Wolf’s fart mushrooms

Giant puffball mushroom

Giant puffball mushroom

Walking in the hills above Zubieta, in Navarra I come across some immense globular mushrooms. They look like giant puffballs to me. Fresh, puffballs have a wonderfully earthy smell. Cooked, they have a nutty flavour and a texture rather like aubergines. In principle puffballs are easy to recognise – no stem and no gills.

Just to be safe, I stop a passing tractor. “I don’t know what they are called but, no, they are not edible,” I am told. At a nearby farm I ask again. “It’s a Bejin de puta – tart’s mushroom. No good.” says the woman, but her father is more circumspect. “You may be able to eat it. I wouldn’t!”

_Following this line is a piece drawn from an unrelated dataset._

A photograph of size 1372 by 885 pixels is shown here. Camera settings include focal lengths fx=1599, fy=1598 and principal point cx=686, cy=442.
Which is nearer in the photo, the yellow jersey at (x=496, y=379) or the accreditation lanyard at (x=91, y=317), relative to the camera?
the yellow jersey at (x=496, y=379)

But the more I search on the internet, the more I am convinced that my specimen is indeed an edible puffball. I find various names for it in Spanish (Bejín, Pedo de lobo, Cuesco de lobo), Euskera (Astaputz erraldoi) and French (Vesse de loup). I also discover that Pedo de lobo, Cuesco de lobo, Vesse de loup and even the scientific name for the species Lycoperdon all mean wolf’s fart. Astaputz erraldoi means an enormously vulgar farting person. Why? Because the mushroom propagates by exploding, releasing a cloud of brown spores into the air.

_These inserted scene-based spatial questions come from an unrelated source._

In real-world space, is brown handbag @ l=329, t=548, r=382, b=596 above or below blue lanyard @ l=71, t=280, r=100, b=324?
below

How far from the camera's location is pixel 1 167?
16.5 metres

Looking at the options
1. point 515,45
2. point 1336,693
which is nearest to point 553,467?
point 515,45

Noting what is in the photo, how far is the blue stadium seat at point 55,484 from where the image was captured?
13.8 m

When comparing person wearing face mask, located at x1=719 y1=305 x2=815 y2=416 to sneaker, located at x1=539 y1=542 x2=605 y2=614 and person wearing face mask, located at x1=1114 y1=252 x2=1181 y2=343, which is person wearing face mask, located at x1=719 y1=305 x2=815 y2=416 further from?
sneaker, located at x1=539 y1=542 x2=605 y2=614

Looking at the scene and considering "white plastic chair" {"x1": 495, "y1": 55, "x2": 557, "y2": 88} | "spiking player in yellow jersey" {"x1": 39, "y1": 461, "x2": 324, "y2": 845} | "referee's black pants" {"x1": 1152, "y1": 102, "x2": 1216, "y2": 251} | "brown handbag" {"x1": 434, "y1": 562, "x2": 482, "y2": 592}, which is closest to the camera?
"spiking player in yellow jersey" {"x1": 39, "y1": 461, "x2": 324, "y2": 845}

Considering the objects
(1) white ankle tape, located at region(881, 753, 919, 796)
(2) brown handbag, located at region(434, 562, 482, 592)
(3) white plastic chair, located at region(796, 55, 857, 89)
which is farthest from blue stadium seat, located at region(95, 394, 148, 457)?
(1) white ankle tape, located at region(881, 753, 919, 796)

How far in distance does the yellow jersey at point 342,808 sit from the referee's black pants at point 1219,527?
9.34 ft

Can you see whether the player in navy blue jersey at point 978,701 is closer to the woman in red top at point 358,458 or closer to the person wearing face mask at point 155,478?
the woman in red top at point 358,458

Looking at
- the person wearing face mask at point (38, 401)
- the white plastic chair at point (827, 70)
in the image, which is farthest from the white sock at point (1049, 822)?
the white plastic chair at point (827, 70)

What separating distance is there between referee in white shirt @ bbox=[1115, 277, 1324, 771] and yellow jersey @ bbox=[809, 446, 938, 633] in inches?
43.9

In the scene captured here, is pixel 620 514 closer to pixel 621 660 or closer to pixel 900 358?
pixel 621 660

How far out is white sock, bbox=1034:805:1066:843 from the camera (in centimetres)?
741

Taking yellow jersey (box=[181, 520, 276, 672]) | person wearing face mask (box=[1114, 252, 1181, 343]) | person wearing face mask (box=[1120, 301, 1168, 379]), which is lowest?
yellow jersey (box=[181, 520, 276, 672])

At that stage the puffball is indeed inedible but when young it is delicious, yet nobody eats them. Well, would you eat something called a “wolf’s fart”?

Beware: it seems that small puffballs have been confused with immature specimens of the deadly amanite phalloïde [see wikipedia for good pictures] but this one was definitely mature. It weighed 435g.